Whenever there are several frameworks that ostensibly do the same thing, then your decision is driven by differences rather than similarities. I find when I use MSTest that it was primarily designed to support quality assurance, not TDD, and so my preference is to use a framework that was designed for a low-friction TDD experience. For similar reasons, you should probably never expect xUnit.net to replace MSTest, because there are a whole host of quality assurance tasks that it does not do (or does poorly at best).
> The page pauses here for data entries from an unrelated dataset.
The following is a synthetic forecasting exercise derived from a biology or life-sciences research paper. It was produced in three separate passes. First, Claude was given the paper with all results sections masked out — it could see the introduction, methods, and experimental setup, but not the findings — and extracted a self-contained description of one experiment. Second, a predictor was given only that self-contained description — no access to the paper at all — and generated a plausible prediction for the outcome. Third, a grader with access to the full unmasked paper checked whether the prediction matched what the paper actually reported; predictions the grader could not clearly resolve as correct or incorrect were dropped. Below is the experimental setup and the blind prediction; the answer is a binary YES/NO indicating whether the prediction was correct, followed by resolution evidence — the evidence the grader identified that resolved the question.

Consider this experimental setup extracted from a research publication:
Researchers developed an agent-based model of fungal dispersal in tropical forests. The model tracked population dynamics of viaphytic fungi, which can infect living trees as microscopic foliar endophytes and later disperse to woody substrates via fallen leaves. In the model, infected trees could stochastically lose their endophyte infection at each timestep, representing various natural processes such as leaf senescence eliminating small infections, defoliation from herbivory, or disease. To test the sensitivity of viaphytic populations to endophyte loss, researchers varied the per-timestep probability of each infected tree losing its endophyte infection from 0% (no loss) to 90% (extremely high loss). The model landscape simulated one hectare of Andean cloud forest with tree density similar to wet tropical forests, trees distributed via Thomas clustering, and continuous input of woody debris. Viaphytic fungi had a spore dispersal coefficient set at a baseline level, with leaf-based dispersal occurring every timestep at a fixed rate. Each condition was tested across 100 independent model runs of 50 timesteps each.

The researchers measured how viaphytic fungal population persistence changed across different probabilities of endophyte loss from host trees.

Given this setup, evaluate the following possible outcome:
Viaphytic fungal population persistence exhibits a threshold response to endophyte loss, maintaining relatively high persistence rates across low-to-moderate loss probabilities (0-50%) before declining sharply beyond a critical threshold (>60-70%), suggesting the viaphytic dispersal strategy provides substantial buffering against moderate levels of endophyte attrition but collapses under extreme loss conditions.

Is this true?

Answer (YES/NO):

It’s impossible for me to answer questions like “will it integrate ‘seamlessly’ with tool X”, because your definition of integration may be radically different from mine. There are already several ways to integrate xUnit.net tests into Visual Studio: via TestDriven.net, via ReSharper, even via MbUnit’s Gallio runner infrastructure. What need to you have that isn’t currently served by one of these solutions? Similarly, what need are you trying to fulfill with “Team Foundation Server” integration, when Team Foundation Server really has no concept of unit testing in its UI? - http://xunit.codeplex.com/Thread/View.aspx?ThreadId=30957

There was one from Alan Stevens as well but I lost it and it was too profanity-laced to publish anyways.